* RECORDS SUPPLIED:
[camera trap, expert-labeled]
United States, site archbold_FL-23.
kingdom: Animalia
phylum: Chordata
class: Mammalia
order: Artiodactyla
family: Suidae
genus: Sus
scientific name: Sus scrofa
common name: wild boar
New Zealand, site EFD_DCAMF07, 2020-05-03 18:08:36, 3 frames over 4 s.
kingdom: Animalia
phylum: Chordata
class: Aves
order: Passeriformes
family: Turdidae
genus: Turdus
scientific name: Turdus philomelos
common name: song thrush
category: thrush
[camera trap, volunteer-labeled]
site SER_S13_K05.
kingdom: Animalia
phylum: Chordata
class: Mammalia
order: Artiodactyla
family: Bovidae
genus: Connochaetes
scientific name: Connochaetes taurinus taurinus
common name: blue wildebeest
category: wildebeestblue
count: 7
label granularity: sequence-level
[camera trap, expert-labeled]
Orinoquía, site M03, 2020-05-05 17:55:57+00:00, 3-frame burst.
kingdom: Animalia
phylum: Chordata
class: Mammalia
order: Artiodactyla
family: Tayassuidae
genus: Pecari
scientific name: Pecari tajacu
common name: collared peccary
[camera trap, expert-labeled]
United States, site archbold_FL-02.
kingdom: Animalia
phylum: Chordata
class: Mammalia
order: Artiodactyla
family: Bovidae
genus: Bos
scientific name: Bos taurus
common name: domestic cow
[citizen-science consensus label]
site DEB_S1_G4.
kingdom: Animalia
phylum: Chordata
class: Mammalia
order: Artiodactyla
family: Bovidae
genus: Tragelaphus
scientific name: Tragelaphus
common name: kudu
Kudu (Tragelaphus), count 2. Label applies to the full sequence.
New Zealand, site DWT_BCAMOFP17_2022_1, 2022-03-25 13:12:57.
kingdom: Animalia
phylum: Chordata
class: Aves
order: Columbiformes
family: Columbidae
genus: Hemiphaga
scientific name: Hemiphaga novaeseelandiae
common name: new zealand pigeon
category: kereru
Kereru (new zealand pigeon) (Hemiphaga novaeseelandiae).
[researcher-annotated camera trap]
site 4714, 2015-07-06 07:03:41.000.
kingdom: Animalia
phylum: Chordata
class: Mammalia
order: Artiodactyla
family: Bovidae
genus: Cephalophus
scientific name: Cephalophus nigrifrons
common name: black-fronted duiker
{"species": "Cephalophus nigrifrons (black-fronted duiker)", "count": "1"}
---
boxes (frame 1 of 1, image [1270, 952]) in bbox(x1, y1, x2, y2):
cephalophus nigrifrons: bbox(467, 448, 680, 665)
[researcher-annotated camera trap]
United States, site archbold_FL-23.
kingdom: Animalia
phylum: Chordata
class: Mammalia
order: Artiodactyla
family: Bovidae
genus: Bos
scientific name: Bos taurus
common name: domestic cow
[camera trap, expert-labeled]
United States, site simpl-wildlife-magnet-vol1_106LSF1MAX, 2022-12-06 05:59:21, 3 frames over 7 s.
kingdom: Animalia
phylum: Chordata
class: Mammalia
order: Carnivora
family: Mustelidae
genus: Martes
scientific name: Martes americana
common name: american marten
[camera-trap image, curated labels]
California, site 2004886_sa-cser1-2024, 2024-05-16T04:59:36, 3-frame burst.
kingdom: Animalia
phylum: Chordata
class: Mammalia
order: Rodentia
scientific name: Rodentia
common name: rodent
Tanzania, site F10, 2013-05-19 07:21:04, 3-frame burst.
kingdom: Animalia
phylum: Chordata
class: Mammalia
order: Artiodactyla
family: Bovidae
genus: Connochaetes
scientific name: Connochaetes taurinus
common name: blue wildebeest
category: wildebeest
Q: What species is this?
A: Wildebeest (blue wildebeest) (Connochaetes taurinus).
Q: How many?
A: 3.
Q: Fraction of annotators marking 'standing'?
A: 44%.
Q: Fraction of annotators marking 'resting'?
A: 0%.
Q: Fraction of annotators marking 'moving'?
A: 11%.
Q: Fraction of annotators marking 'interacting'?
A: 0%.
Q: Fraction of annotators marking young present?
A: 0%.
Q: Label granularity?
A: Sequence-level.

* ACTIVITY: Wherever a line above contains the string "over", copy that line.

* REPLY TO THE EXERCISE:
New Zealand, site EFD_DCAMF07, 2020-05-03 18:08:36, 3 frames over 4 s.
United States, site simpl-wildlife-magnet-vol1_106LSF1MAX, 2022-12-06 05:59:21, 3 frames over 7 s.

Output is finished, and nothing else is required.